Coronavirus is mutating fast, with new variants being detected daily as the virus replicates multiple times within one infected individual. At the moment, the Delta variant first detected in India in October 2020 is on its way to assume global dominance due to its rapid spread.
The case of a 90-year-old woman who died after getting infected with two COVID-19 variants of is raising new questions about the rare phenomenon of double infection, as well as about vaccine effectiveness, according to a Bloomberg report which follows a revelation from Belgian researchers.
The research paper, presented at the European Congress of Clinical Microbiology & Infectious Diseases this week, revealed that the woman in question died at the OLV Hospital in the Belgian city of Aalst in March.

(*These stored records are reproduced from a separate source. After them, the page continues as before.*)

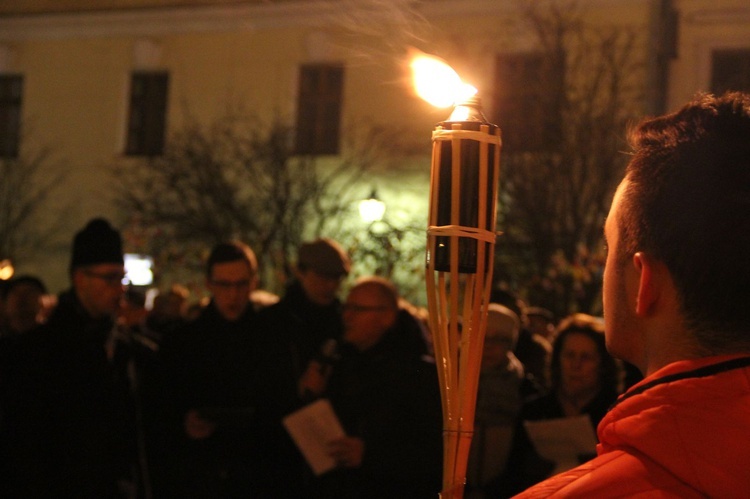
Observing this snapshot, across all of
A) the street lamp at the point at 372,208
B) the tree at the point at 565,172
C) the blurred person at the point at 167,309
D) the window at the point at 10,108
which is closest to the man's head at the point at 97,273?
the blurred person at the point at 167,309

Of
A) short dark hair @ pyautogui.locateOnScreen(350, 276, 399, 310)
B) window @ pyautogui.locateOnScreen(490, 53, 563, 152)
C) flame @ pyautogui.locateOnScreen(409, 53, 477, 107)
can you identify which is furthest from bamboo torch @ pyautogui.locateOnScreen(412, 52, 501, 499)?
window @ pyautogui.locateOnScreen(490, 53, 563, 152)

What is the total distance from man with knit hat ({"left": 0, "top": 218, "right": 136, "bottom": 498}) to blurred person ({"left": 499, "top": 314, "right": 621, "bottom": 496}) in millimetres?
1781

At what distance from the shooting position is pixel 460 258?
5.98 ft

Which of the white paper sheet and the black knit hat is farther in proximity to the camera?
the black knit hat

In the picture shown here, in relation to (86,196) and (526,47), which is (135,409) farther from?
(86,196)

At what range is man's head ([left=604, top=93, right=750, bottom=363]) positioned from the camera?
1.48 metres

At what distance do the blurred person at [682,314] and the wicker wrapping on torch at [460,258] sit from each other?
0.91ft

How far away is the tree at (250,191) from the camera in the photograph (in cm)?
1664

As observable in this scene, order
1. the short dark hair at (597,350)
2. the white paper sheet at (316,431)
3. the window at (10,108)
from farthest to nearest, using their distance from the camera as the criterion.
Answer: the window at (10,108), the short dark hair at (597,350), the white paper sheet at (316,431)

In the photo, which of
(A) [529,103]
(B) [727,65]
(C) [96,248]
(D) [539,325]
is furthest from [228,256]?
(B) [727,65]

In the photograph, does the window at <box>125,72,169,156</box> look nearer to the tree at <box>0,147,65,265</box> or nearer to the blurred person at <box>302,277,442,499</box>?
the tree at <box>0,147,65,265</box>

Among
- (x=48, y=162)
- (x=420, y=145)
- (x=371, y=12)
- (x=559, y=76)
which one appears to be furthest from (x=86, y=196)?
(x=371, y=12)

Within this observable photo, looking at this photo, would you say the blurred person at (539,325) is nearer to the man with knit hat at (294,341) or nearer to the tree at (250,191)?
the man with knit hat at (294,341)

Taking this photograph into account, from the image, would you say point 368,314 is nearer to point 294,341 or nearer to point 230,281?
point 294,341
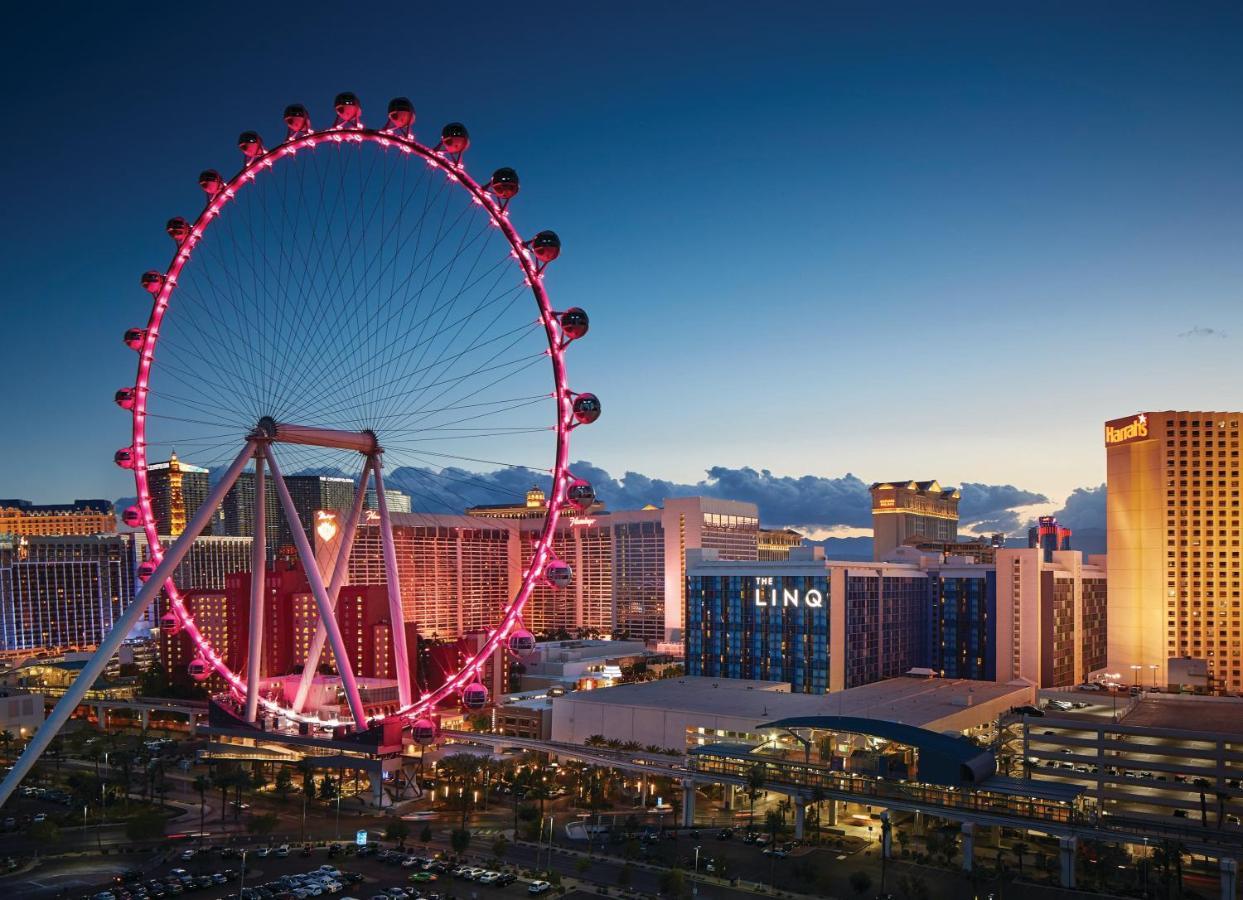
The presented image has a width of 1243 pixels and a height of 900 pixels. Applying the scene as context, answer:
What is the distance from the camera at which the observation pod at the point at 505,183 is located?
1649 inches

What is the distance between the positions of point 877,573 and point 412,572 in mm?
70294

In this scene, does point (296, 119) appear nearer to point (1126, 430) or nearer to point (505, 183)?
point (505, 183)

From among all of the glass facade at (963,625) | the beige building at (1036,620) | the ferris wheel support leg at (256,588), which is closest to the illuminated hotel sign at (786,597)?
the beige building at (1036,620)

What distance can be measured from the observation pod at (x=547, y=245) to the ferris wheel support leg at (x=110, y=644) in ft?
52.5

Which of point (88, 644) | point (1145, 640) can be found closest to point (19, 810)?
point (1145, 640)

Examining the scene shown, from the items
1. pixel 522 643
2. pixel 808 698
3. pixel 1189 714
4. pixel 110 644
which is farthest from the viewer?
pixel 808 698

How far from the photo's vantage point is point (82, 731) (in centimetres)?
7738

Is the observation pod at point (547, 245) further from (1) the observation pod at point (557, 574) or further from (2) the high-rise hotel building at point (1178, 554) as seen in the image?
(2) the high-rise hotel building at point (1178, 554)

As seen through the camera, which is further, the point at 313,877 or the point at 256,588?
the point at 256,588

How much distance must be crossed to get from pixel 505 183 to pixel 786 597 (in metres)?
46.2

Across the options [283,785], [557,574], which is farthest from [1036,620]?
[283,785]

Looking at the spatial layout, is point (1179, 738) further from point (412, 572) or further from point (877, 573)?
point (412, 572)

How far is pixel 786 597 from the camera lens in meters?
Answer: 79.4

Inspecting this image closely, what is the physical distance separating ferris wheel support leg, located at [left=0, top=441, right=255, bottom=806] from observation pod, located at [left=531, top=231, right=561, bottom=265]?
16.0 meters
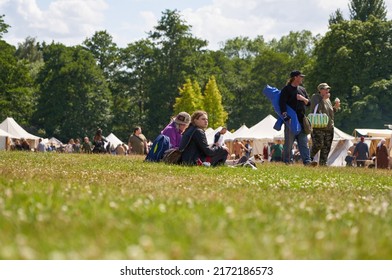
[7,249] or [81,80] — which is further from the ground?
[81,80]

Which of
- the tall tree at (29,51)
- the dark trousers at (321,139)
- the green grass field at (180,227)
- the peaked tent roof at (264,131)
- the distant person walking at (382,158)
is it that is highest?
the tall tree at (29,51)

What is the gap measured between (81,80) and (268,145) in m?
51.0

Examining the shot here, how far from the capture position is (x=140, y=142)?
33.1 meters

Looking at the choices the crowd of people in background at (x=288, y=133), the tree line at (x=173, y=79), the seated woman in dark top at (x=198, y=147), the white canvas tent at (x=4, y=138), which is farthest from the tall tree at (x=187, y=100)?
the seated woman in dark top at (x=198, y=147)

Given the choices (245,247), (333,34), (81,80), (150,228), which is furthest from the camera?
(81,80)

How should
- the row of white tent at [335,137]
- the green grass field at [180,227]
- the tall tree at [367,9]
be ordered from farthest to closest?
the tall tree at [367,9], the row of white tent at [335,137], the green grass field at [180,227]

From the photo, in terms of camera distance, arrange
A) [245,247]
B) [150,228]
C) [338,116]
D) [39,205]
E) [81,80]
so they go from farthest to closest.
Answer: [81,80] → [338,116] → [39,205] → [150,228] → [245,247]

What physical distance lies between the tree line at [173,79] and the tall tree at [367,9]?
0.38 ft

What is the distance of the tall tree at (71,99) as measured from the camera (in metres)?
95.5

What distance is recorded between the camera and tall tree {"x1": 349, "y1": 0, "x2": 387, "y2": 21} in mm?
90000

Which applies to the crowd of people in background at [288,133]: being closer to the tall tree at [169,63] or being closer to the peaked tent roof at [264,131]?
the peaked tent roof at [264,131]

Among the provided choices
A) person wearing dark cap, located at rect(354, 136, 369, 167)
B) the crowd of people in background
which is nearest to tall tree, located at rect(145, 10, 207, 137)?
person wearing dark cap, located at rect(354, 136, 369, 167)
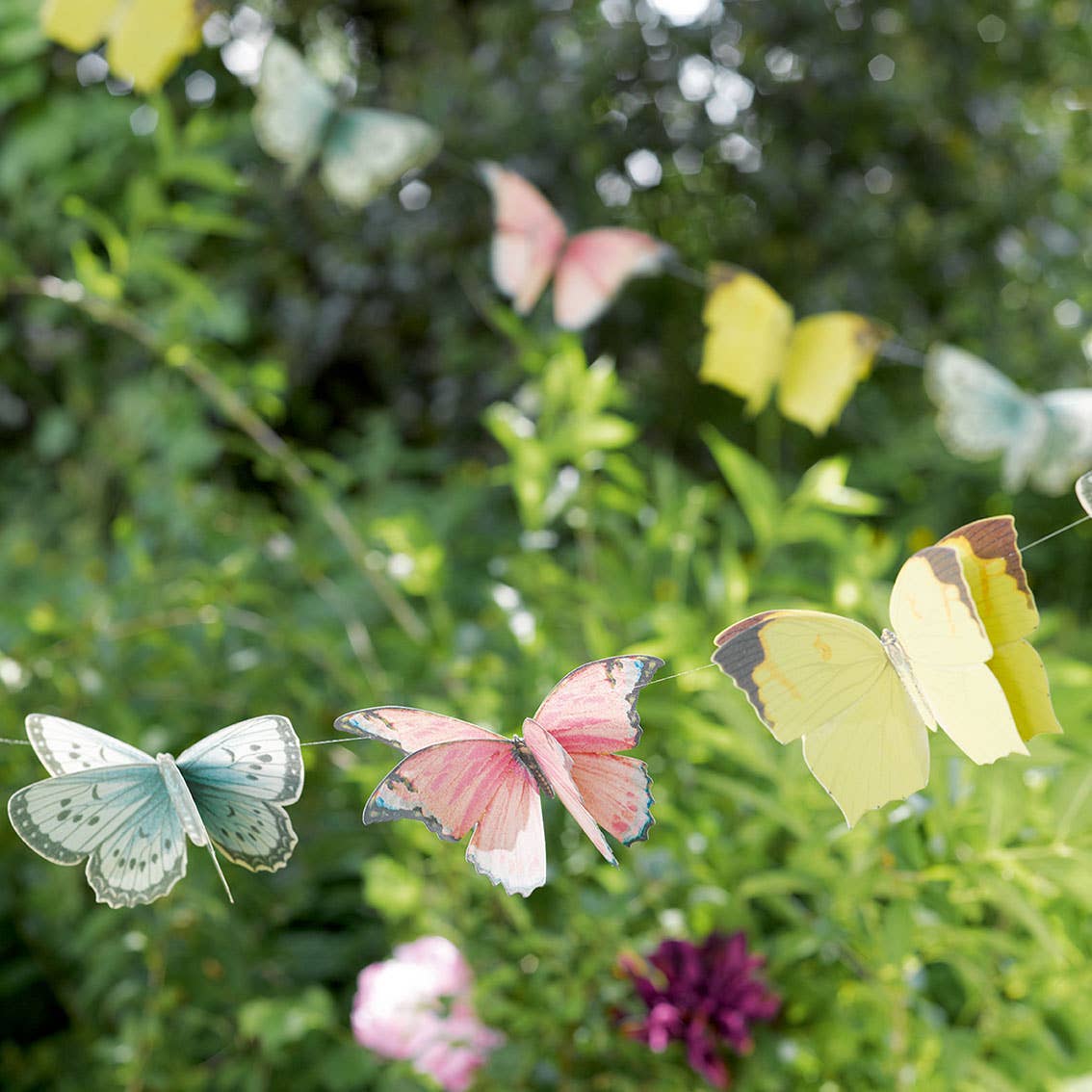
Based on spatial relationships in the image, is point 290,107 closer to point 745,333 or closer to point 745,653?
point 745,333

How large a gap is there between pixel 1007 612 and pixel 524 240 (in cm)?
57

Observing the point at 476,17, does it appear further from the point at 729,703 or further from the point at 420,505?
the point at 729,703

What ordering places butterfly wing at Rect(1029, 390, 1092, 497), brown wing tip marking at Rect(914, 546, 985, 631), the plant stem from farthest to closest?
the plant stem < butterfly wing at Rect(1029, 390, 1092, 497) < brown wing tip marking at Rect(914, 546, 985, 631)

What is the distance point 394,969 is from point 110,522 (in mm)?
1766

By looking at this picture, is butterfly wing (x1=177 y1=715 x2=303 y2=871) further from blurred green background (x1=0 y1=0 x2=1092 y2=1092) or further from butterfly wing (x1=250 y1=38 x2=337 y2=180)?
butterfly wing (x1=250 y1=38 x2=337 y2=180)

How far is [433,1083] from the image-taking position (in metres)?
0.87

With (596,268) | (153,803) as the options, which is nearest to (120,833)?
(153,803)

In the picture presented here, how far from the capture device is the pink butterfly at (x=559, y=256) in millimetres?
873

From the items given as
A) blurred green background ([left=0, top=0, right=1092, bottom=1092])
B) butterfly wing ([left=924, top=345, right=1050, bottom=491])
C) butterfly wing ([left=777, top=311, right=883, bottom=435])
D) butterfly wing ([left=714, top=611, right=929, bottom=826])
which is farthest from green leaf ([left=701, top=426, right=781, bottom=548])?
butterfly wing ([left=714, top=611, right=929, bottom=826])

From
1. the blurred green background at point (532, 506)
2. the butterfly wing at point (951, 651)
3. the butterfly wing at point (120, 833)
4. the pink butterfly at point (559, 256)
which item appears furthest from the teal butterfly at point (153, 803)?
the pink butterfly at point (559, 256)

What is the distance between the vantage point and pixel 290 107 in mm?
917

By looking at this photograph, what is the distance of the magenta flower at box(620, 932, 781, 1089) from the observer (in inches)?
31.2

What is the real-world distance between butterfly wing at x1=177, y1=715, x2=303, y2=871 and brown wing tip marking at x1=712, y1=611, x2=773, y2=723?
0.16 meters

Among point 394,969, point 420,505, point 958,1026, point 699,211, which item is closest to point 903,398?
point 699,211
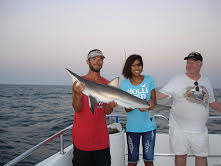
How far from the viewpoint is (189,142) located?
323cm

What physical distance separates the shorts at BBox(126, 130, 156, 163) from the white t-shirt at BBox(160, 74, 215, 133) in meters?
0.51

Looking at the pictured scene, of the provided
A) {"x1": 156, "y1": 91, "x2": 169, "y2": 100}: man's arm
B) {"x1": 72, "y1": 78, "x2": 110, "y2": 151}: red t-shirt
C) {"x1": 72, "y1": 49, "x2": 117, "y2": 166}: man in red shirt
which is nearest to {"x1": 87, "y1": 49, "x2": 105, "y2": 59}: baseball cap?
{"x1": 72, "y1": 49, "x2": 117, "y2": 166}: man in red shirt

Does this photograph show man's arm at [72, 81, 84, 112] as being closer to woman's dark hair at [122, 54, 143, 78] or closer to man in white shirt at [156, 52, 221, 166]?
woman's dark hair at [122, 54, 143, 78]

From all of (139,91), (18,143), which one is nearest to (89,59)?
(139,91)

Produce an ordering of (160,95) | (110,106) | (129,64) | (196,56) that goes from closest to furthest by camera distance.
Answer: (110,106) → (196,56) → (160,95) → (129,64)

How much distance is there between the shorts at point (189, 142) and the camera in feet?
10.3

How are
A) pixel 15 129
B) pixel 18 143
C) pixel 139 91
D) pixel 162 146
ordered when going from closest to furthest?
pixel 139 91, pixel 162 146, pixel 18 143, pixel 15 129

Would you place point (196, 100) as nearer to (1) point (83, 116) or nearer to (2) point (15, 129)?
(1) point (83, 116)

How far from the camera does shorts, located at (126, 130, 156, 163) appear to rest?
11.0 ft

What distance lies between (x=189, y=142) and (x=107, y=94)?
1.78 metres

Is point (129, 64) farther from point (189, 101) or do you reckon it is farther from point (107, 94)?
point (189, 101)

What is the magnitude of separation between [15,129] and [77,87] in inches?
478

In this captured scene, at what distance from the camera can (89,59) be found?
9.90ft

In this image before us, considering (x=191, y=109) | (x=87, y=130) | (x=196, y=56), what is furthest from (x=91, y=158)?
(x=196, y=56)
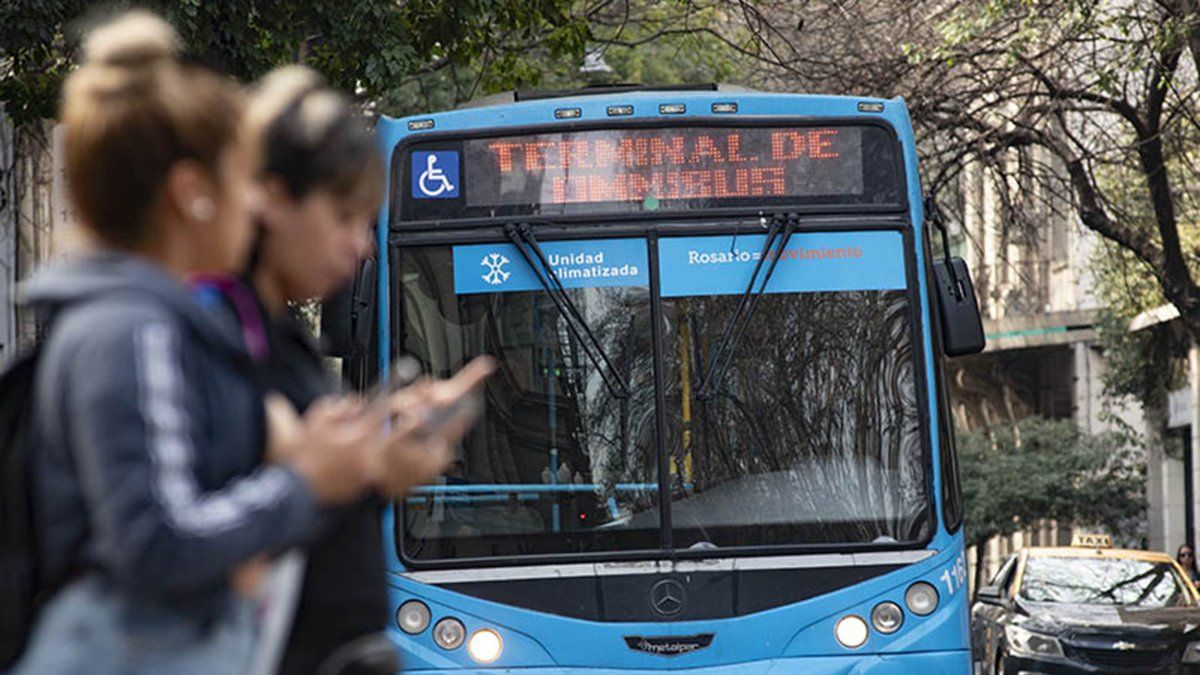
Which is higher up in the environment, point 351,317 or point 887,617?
point 351,317

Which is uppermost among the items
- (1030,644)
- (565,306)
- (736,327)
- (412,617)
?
(565,306)

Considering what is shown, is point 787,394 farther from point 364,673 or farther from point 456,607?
point 364,673

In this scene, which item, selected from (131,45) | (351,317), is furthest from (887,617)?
(131,45)

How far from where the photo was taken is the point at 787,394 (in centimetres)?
891

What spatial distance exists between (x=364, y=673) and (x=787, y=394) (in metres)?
5.82

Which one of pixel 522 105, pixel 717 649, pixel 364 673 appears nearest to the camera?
pixel 364 673

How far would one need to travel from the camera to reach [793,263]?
908 centimetres

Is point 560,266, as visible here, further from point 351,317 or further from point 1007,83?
point 1007,83

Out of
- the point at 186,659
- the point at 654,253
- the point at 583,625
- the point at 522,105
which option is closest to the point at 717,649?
the point at 583,625

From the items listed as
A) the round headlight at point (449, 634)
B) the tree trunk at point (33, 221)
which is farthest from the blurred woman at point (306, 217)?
the tree trunk at point (33, 221)

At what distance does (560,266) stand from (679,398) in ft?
2.39

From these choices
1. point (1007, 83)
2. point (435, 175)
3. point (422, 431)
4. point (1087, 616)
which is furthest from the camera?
point (1007, 83)

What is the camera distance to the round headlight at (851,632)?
28.7 feet

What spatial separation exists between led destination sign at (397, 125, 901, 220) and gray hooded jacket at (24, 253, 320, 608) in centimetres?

The woman, who wasn’t vaccinated, lived alone and was receiving at-home nursing care. She was admitted to hospital with good oxygen levels but died five days as her respiratory symptoms worsened rapidly. Tests found that she was infected with two COVID-19 strains – the alpha variant that was first detected in the UK and the beta strain found in South Africa.
“Both these variants were circulating in Belgium at the time, so it is likely that the lady was co-infected with different viruses from two different people,” said Anne Vankeerberghen, a molecular biologist from the OLV Hospital who was leading the research.
According to the biologist, the global occurrence of this phenomenon of double infection was “probably underestimated” because of “limited testing for variants of concern and the lack of a simple way to identify co-infections with whole genome sequencing”.